I am working with an RNA-seq dataset in which I need to use an offset matrix, and I've noticed that some functions, such as voom and cpm, don't seem to accept an offset matrix, nor do they use an offset matrix if it is present in the DGEList object. Is this an oversight or is there a specific reason that these functions should not use offsets?
That's an issue that we've debated internally, at some length. We decided not to do it for convenience and safety. For example, for aveLogCPM; once we add an offset matrix to a DGEList, should the existing vector of average abundances (if it exists) be recomputed? This would be a bother, as we'd have to intercept the assignment to the offset member, to notify the other DGEList elements that they're out of date.

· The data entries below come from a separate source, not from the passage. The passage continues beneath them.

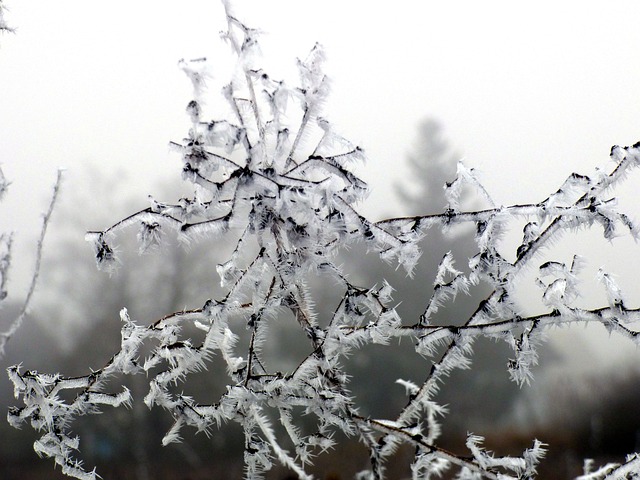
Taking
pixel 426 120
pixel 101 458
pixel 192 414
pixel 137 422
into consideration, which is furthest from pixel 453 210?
pixel 426 120

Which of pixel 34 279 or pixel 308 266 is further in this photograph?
pixel 34 279

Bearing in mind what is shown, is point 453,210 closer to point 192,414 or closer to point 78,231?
point 192,414

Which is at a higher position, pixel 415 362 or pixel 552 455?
pixel 415 362

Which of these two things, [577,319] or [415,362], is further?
[415,362]

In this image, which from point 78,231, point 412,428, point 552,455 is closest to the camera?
point 412,428

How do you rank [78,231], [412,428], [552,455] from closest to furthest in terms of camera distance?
[412,428], [552,455], [78,231]

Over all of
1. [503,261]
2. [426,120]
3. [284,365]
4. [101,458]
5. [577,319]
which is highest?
[426,120]

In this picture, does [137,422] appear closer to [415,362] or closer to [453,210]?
[415,362]
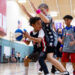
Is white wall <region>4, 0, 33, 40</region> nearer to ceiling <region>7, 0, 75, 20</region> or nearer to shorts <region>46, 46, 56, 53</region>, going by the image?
ceiling <region>7, 0, 75, 20</region>

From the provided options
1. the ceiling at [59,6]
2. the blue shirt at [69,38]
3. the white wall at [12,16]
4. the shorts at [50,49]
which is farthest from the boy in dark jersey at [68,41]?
the white wall at [12,16]

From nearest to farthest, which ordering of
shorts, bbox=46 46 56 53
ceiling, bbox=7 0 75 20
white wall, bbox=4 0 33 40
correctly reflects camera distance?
shorts, bbox=46 46 56 53 < ceiling, bbox=7 0 75 20 < white wall, bbox=4 0 33 40

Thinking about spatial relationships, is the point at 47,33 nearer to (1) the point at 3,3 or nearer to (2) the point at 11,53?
(1) the point at 3,3

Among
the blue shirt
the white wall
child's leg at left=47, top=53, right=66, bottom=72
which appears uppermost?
the white wall

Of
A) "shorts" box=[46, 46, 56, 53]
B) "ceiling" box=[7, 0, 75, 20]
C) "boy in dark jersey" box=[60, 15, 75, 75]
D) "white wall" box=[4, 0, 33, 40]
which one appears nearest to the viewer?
"shorts" box=[46, 46, 56, 53]

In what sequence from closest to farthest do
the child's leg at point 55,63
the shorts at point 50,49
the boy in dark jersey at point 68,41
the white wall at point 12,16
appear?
the child's leg at point 55,63, the shorts at point 50,49, the boy in dark jersey at point 68,41, the white wall at point 12,16

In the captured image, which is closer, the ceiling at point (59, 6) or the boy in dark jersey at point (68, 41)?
the boy in dark jersey at point (68, 41)

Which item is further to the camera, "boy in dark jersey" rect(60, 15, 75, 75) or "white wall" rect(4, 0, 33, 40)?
"white wall" rect(4, 0, 33, 40)

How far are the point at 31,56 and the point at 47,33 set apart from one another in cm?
47

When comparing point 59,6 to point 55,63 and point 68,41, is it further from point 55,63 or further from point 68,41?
point 55,63

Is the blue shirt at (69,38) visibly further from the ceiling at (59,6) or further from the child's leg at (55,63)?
the ceiling at (59,6)

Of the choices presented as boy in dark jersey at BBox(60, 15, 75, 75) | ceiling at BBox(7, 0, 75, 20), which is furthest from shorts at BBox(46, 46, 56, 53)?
ceiling at BBox(7, 0, 75, 20)

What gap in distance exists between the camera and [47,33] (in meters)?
3.22

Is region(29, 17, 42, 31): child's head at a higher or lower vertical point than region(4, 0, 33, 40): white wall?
lower
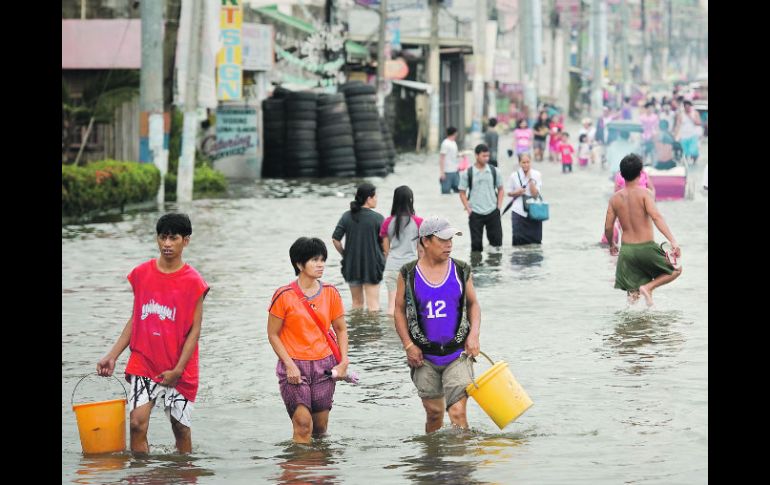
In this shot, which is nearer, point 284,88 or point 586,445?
point 586,445

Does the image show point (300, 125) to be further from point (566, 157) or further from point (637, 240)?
point (637, 240)

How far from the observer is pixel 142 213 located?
27578 mm

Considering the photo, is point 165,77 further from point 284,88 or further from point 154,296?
point 154,296

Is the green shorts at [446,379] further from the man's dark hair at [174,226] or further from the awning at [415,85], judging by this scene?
the awning at [415,85]

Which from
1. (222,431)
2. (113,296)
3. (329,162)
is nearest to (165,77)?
(329,162)

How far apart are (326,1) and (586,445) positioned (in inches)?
1586

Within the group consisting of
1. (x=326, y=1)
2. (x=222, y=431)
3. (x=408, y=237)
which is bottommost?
(x=222, y=431)

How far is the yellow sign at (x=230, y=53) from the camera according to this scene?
1299 inches

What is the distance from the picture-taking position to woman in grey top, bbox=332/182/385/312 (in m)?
14.3

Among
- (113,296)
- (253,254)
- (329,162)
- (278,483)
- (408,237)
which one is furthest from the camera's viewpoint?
(329,162)

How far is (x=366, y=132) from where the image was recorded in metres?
39.2

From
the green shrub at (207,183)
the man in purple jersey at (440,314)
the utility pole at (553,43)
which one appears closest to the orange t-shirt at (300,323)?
the man in purple jersey at (440,314)

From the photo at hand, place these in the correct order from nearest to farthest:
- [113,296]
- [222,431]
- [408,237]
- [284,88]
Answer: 1. [222,431]
2. [408,237]
3. [113,296]
4. [284,88]

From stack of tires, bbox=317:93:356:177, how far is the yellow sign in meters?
5.06
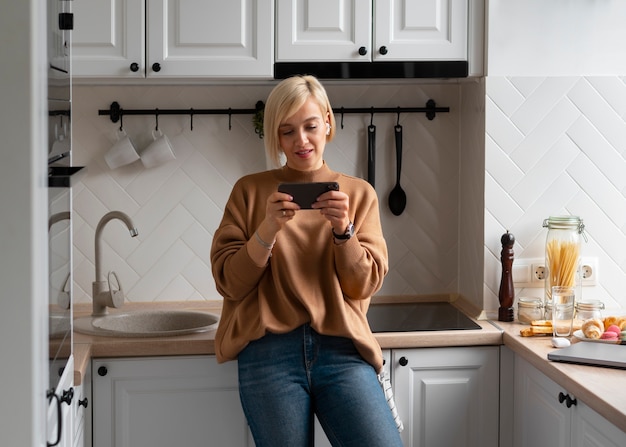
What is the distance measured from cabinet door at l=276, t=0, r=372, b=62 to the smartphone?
2.27 feet

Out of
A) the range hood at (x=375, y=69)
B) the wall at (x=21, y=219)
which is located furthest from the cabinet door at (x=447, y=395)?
the wall at (x=21, y=219)

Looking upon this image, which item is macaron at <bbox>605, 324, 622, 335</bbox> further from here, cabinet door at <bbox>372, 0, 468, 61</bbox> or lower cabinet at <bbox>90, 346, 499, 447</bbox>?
cabinet door at <bbox>372, 0, 468, 61</bbox>

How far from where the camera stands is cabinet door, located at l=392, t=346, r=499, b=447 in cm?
275

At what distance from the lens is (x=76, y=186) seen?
10.1 feet

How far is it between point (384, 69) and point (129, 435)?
1.37 metres

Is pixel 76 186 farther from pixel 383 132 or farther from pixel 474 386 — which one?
pixel 474 386

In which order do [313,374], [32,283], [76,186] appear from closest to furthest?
[32,283], [313,374], [76,186]

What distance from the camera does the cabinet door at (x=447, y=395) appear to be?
9.03ft

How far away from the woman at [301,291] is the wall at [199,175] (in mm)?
693

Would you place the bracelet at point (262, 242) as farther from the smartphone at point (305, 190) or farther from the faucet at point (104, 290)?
the faucet at point (104, 290)

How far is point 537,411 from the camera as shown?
2586 millimetres

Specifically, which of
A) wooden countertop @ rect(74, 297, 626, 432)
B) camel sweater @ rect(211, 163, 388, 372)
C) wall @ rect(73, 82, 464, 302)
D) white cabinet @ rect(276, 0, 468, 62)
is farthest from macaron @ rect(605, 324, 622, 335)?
white cabinet @ rect(276, 0, 468, 62)

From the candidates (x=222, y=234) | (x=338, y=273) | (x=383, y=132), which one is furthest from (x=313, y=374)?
(x=383, y=132)

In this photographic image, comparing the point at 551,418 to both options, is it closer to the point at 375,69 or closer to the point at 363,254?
the point at 363,254
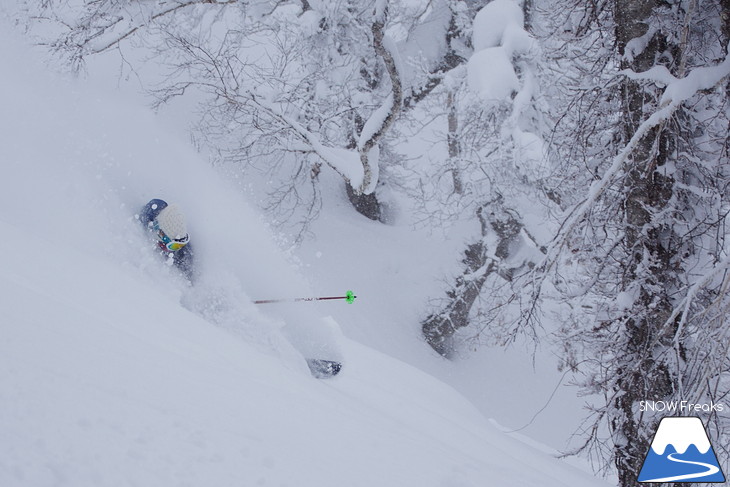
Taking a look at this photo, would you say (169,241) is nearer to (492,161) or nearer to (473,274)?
(492,161)

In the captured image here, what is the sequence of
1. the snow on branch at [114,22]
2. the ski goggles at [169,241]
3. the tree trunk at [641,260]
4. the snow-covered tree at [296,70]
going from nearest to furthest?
the tree trunk at [641,260] < the ski goggles at [169,241] < the snow on branch at [114,22] < the snow-covered tree at [296,70]

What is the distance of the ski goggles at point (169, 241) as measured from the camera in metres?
7.51

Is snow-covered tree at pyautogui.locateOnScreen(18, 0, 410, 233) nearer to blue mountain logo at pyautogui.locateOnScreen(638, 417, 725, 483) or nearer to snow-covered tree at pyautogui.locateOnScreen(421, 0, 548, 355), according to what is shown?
snow-covered tree at pyautogui.locateOnScreen(421, 0, 548, 355)

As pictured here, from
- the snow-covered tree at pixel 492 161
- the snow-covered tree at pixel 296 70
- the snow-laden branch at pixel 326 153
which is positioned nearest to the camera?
the snow-laden branch at pixel 326 153

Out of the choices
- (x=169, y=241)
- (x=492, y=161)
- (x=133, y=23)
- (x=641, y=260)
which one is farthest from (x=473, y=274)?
(x=133, y=23)

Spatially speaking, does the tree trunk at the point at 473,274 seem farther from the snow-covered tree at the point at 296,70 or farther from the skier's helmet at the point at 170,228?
the skier's helmet at the point at 170,228

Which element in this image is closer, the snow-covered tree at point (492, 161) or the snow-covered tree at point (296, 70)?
the snow-covered tree at point (492, 161)

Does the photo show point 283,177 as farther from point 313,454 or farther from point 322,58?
point 313,454

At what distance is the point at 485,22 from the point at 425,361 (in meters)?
8.13

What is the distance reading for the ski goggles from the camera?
7512mm

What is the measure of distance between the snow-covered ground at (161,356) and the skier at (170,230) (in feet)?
0.69

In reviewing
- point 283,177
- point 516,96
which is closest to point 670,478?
point 516,96

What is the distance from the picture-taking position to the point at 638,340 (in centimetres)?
583

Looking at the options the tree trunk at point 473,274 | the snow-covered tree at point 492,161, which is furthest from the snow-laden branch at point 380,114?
the tree trunk at point 473,274
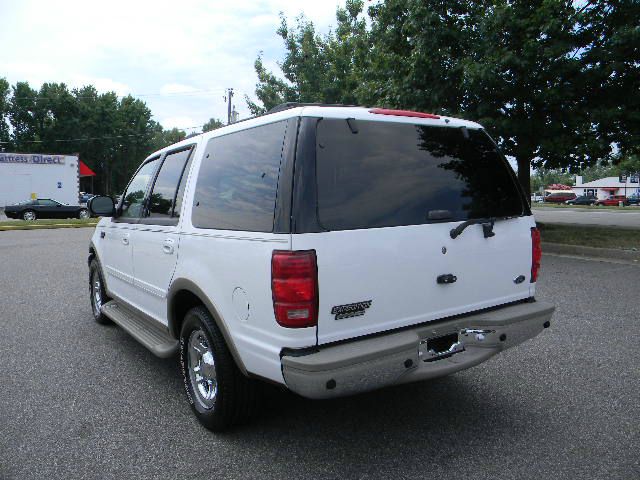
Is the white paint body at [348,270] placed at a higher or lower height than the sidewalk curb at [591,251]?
higher

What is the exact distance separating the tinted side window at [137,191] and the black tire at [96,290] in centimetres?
102

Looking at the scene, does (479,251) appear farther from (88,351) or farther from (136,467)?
(88,351)

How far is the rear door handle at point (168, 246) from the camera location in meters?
3.38

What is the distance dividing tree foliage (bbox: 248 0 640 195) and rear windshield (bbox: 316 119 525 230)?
358 inches

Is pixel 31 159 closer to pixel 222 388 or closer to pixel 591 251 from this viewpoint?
pixel 591 251

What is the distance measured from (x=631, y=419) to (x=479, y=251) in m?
1.46

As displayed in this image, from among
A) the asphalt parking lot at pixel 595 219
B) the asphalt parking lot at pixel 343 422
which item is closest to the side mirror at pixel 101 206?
the asphalt parking lot at pixel 343 422

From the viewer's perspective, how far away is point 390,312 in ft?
8.82

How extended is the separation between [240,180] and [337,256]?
32.5 inches

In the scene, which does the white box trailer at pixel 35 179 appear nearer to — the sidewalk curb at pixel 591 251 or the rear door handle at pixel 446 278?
the sidewalk curb at pixel 591 251

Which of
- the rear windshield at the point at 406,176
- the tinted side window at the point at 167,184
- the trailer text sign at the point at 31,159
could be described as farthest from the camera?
the trailer text sign at the point at 31,159

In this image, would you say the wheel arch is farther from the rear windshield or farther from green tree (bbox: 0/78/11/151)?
green tree (bbox: 0/78/11/151)

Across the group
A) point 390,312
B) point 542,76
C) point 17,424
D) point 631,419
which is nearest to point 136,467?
point 17,424

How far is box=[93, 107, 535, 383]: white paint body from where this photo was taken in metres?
2.47
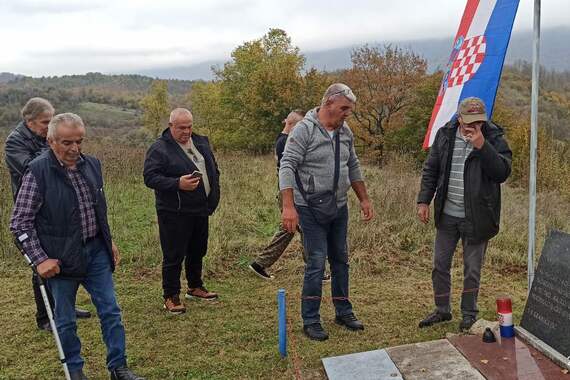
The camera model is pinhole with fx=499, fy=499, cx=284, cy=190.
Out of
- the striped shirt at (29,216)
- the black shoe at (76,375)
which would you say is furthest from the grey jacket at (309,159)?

More importantly, does the scale of the average abundances make sense for arbitrary offsets (and ditto for the cpm function)? This is especially problematic, as you can change the magnitude of the average abundance by changing the size of the offsets. It's not immediately obvious that this would have an effect, as you're not changing their relative values between libraries (which is what is important for GLM fitting). However, if the relative sizes of the average abundances are altered across genes, this would interfere with estimation of the mean-dispersion trend in edgeR and of the mean-variance trend in voom.
I guess you could avoid that by zero-centering the offsets for each gene prior to analysis, though I'm not sure how effective a solution that is. So, in short, we decided not to make those functions responsive to user-supplied offsets, to reduce the number of things that could stuff up. I guess we could add it as an option if there's a pressing need for it.
For what it's worth, I've implemented both cpm and voom with offsets, and when I use them with my offsets, which do happen to be zero-centered, I get reasonable results. I have not tested with non-centered offsets, and I admit I have not thought at all about offsets that would change the relative average abundance of genes.
(Also, on a related note, I noticed that the cpm calculation in voom is slightly different than calling cpm with prior.count=0.5 and log=TRUE. Is this intentional?)
For what it's worth, I've implemented both cpm and voom with offsets, and when I use them with my offsets, which do happen to be zero-centered, I get reasonable results. I have not tested with non-centered offsets, and I admit I have not thought at all about offsets that would change the relative average abundance of genes.
(Also, on a related note, I noticed that the cpm calculation in voom is slightly different than calling cpm with prior.count=0.5 and log=TRUE. Is this intentional?)
See Differences between limma voom E values and edgeR cpm values?